Courts in all states accepted this limitation on each side’s due process rights, because each side got something of value guaranteed in return. The Legislature could modify procedure as part of a “compromise” that guaranteed workers compensation without risk of losing lawsuits. Thus, an administrative procedure can constitutionally replace a court procedure.

The L&I example is a system of “strict liability.” No one fights over liability, but there can be administrative disputes over the extent of the damages. Again, this process is only administrative, with court review of the process, but not of the result.

I believe it is time for strict liability in medicine – time for a medical scheme that resembles L&I. There should be compensation, without worrying about “fault” determinations, for all people injured as medical consumers. Here are the major bases for my view:

First, I worked in a surgery ward for a year and a half when I was an undergraduate, and I know that vast amounts of medical malpractice never get litigated, or even acknowledged by patients, and harmed patients don’t recover their damages.

Second, when a medical procedure causes harm, that is a “cost” of medicine, and it is a “cost” that is “privatized” to the harmed person. It is an “externality” – a cost imposed upon society that only random private individuals must bear, and it does not appear in the “price” of medicine.

If we have a scheme of strict liability, then all costs of medicine – the good results and bad results – will be incorporated into the “price” of medicine. (Economists call this “internalizing” all costs of a product.) Just as a dangerous industry, like coal mining, has high L&I fees, so will dangerous surgeries have to internalize the costs of all harm done by the procedures.

Safe surgeries, like safe jobs, will have little additional insurance cost to incorporate into their prices.

Doctors and patients need not fight over liability. All harms will be reasonably, though modestly, compensated through an administrative process.
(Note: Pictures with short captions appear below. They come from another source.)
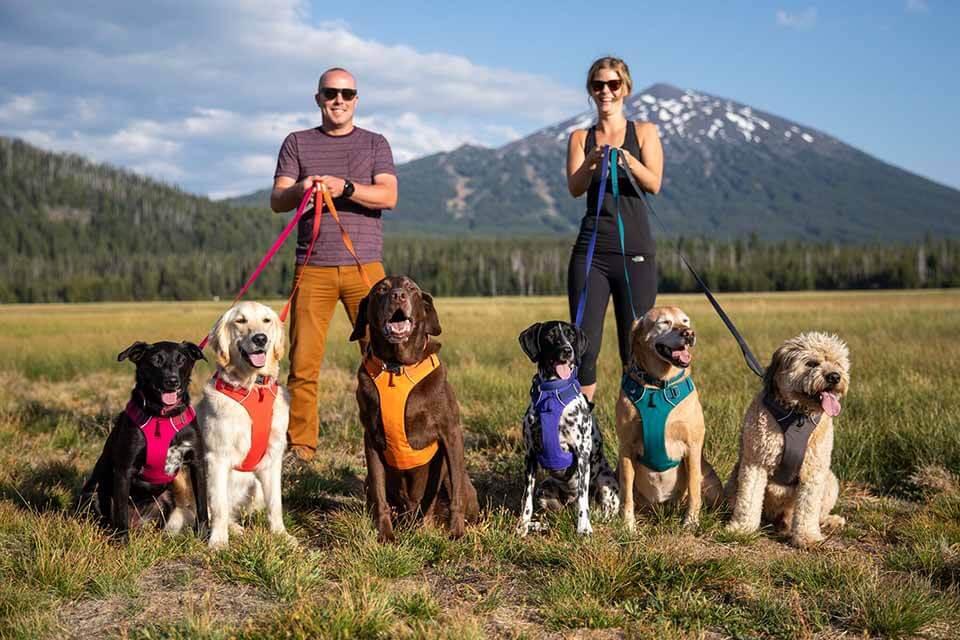 哪一款狗背帶適合我家狗狗?2021 狗狗背帶挑選秘笈看這裡!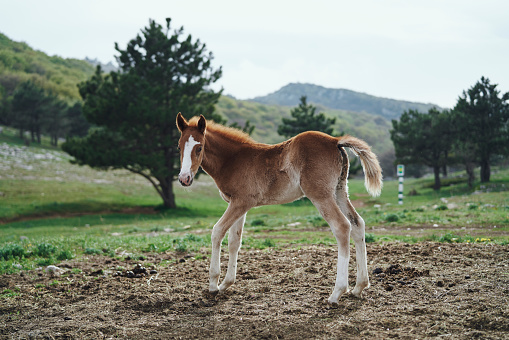 Horse「Horse standing in field」:スマホ壁紙(1)
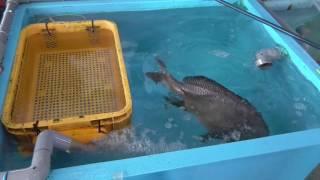 コロダイの腹部に入ったエアーを抜く和歌山釣太郎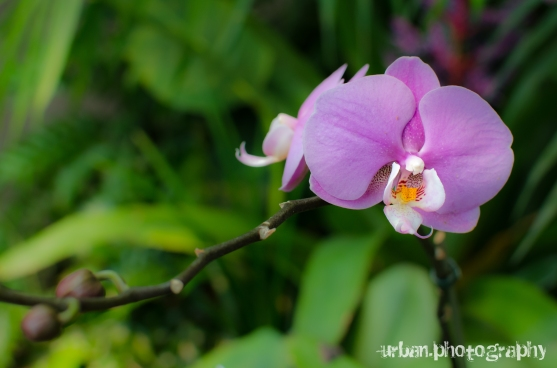 35mm orchid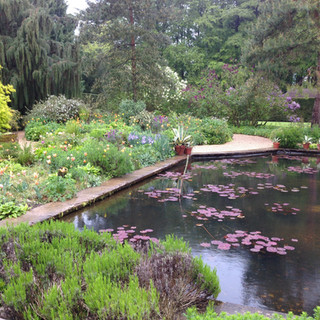Hidcote Pool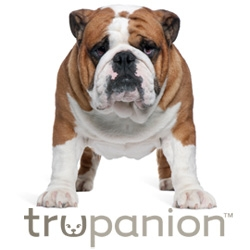 Trupanion Pet Insurance Now Available in Rhode Island and New Mexico
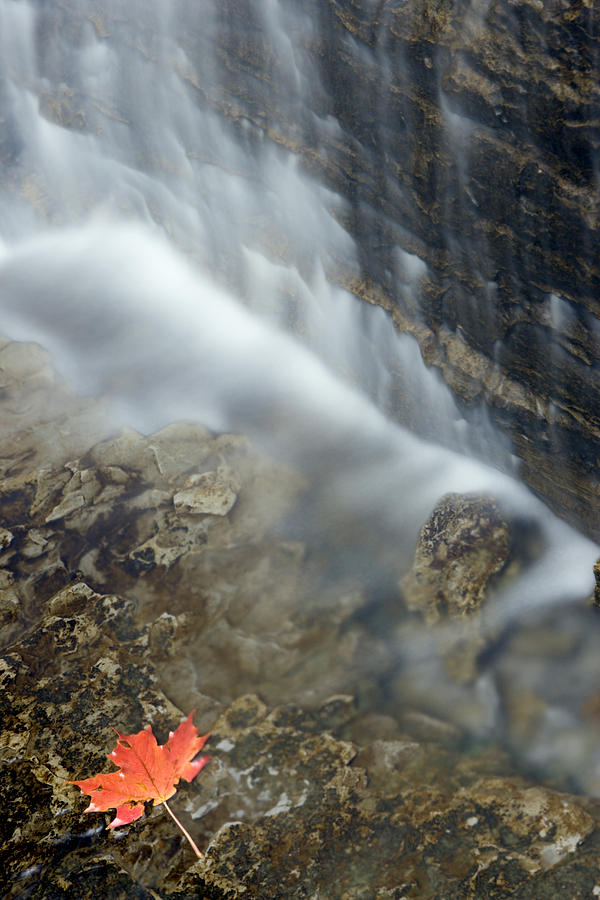 Light Photograph - Closeup Maple Leaf And Decew Falls, St by Darwin Wiggett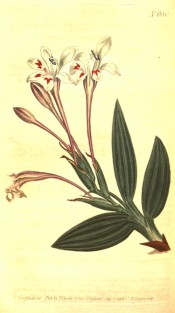 Illustrated are lance-shaped leaves and white flowers with red markings.  Curtis's Botanical Magazine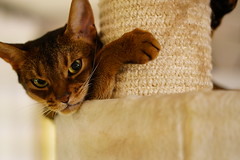 Do you want to play? You scratch me and I'll scratch you... (DizzieMizzieLizzie) Tags: abyssinian aby beautiful wonderful lizzie dizziemizzielizzie portrait cat chats feline gato gatto katt katze katzen kot meow pisica sony animal pet 2017 cute yellow neko macska kedi 猫 kočka kissa γάτα köttur kucing kaķis katė кошка mačka gatos kitteh chat ネコ beauty a6500 zeiss 55mm ilce6500 ilce sel55f18z sonnar awesome digital golden style sport scratching tree sybarite fight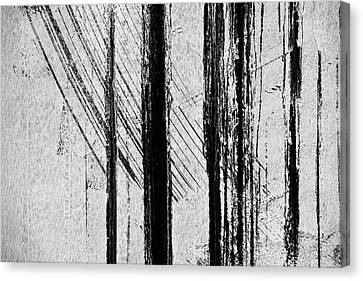 Starlight Behind The Trees Canvas Print by KM Corcoran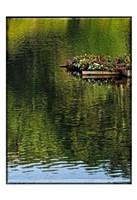 A Floating Garden Fine-Art Print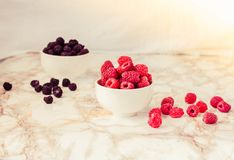Raw raspberries and wild black, blackberries in white cups. Light marble background. Place for text. Detox diets and healthy food. Concept.Toning royalty free stock photography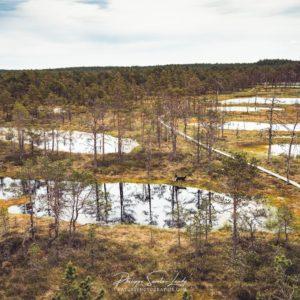 Panorama sur les marais de Laheema en Estonie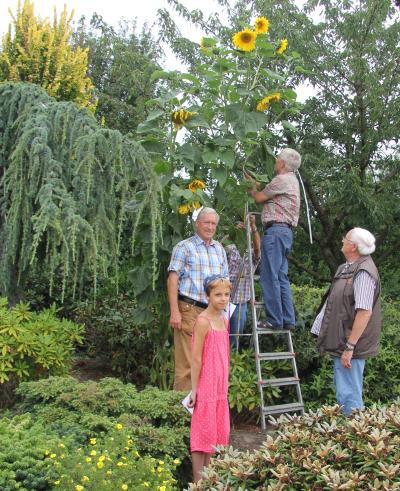 sonnenblumenwettbewerb_bericht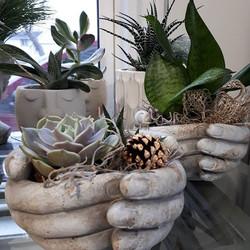 Beautiful succulents in gorgeous ceramic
This is consistent with Putnam.

I firmly believe that medical services are over-consumed in America, because their price hides the losses of the bad outcomes. With strict medical liability, resembling L&I, all harmed persons will get something, and all costs of the medical industry will be incorporated into the system.

Some doctors will be trying to stir outrage over this decision, as they wish for malpractice to be hidden, and they wish for the rate of bad outcomes to be obscured.

Instead of lapsing into a “culture war” over trial lawyers vs. defense lawyers, let us use the Putnam decision to make sure that the medical industry pays its full way.

Currently, too many medically harmed people go without compensation, and without media attention, while the very, very few who might get “too much recovery” for, say, losing a limb needlessly, are highlighted in a drama-seeking media.

With L&I as the model, we can build an administrative system of strict liability, which internalizes all the costs of medicine into the price of medical goods and services.

This will allow society and individuals to properly allocate resources to the medical industry.

Craig Mason is a Spokane native, attorney and educator.